Selection
From 2753c37d0b59df79be15d88222eb0f2ec6caf903 Mon Sep 17 00:00:00 2001
From: Kenneth Heafield <github@kheafield.com>
Date: Sun, 20 Jan 2013 12:31:03 +0000
Subject: Better delimiters, cross-platform fixes

---
 klm/lm/builder/corpus_count.cc |  3 ++-
 klm/lm/filter/arpa_io.cc       | 36 +++++++++++-------------------------
 klm/lm/filter/arpa_io.hh       | 27 ++++++++++-----------------
 3 files changed, 23 insertions(+), 43 deletions(-)

(limited to 'klm/lm')

diff --git a/klm/lm/builder/corpus_count.cc b/klm/lm/builder/corpus_count.cc
index 8c3de57d..abea4ed0 100644
--- a/klm/lm/builder/corpus_count.cc
+++ b/klm/lm/builder/corpus_count.cc
@@ -202,11 +202,12 @@ void CorpusCount::Run(const util::stream::ChainPosition &position) {
   const WordIndex end_sentence = vocab.Lookup("</s>");
   Writer writer(NGram::OrderFromSize(position.GetChain().EntrySize()), position, dedupe_mem_.get(), dedupe_mem_size_);
   uint64_t count = 0;
+  StringPiece delimiters("\0\t\r ", 4);
   try {
     while(true) {
       StringPiece line(from_.ReadLine());
       writer.StartSentence();
-      for (util::TokenIter<util::AnyCharacter, true> w(line, " \t"); w; ++w) {
+      for (util::TokenIter<util::AnyCharacter, true> w(line, delimiters); w; ++w) {
         WordIndex word = vocab.Lookup(*w);
         UTIL_THROW_IF(word <= 2, FormatLoadException, "Special word " << *w << " is not allowed in the corpus.  I plan to support models containing <unk> in the future.");
         writer.Append(word);
diff --git a/klm/lm/filter/arpa_io.cc b/klm/lm/filter/arpa_io.cc
index caf8df95..f8568ac4 100644
--- a/klm/lm/filter/arpa_io.cc
+++ b/klm/lm/filter/arpa_io.cc
@@ -12,38 +12,24 @@
 
 namespace lm {
 
-ARPAInputException::ARPAInputException(const StringPiece &message) throw() : what_("Error: ") {
-  what_.append(message.data(), message.size());
+ARPAInputException::ARPAInputException(const StringPiece &message) throw() {
+  *this << message;
 }
 
 ARPAInputException::ARPAInputException(const StringPiece &message, const StringPiece &line) throw() {
-  what_ = "Error: ";
-  what_.append(message.data(), message.size());
-  what_ += " in line '";
-  what_.append(line.data(), line.size());
-  what_ += "'.";
+  *this << message << " in line " << line;
 }
 
-ARPAOutputException::ARPAOutputException(const char *message, const std::string &file_name) throw()

Given data
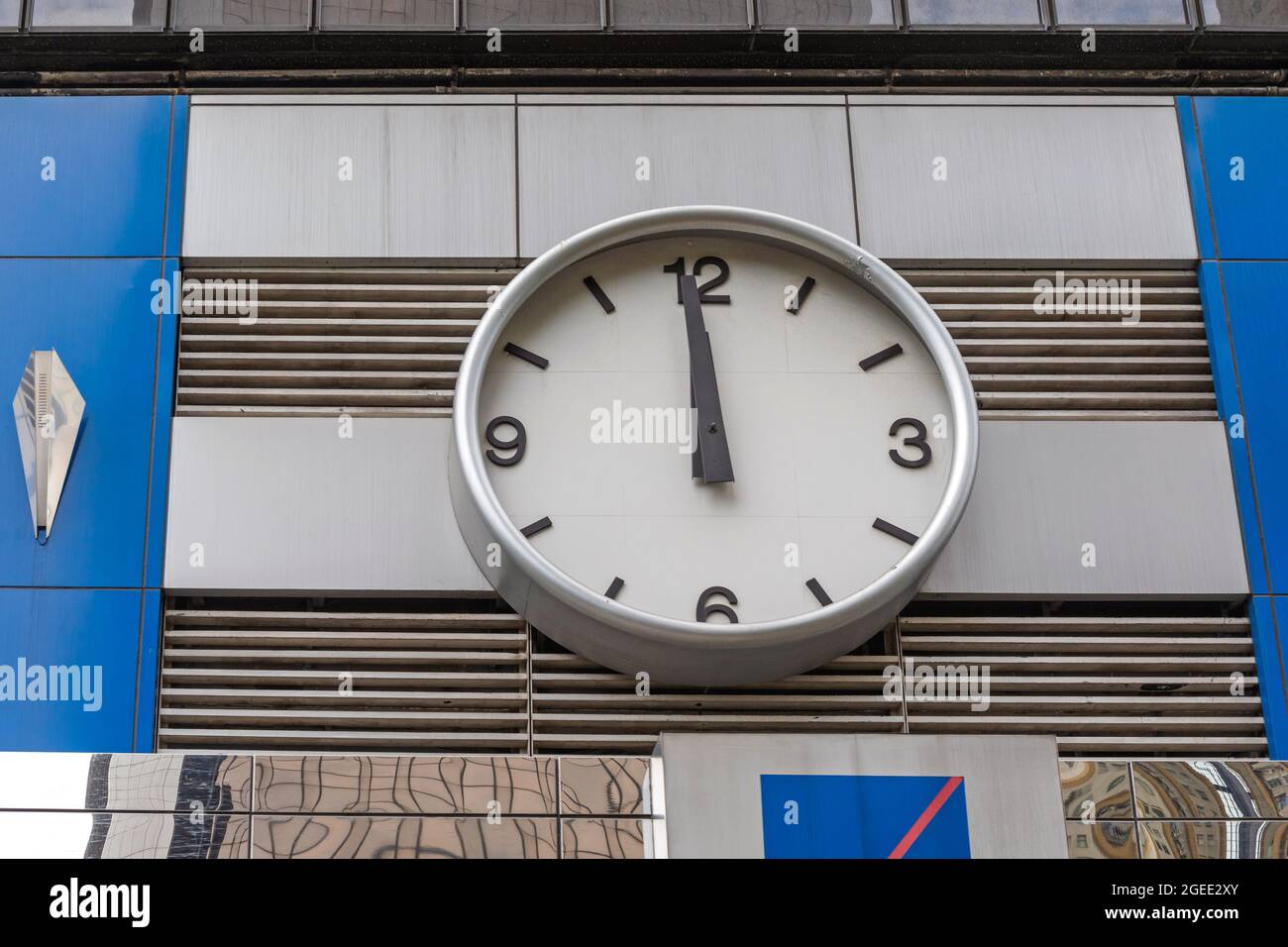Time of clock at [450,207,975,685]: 11:59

Stated goal
According to the patch, how many files changed, and how many insertions and deletions did it make?

Result
Three files changed, with 23 insertions and 43 deletions.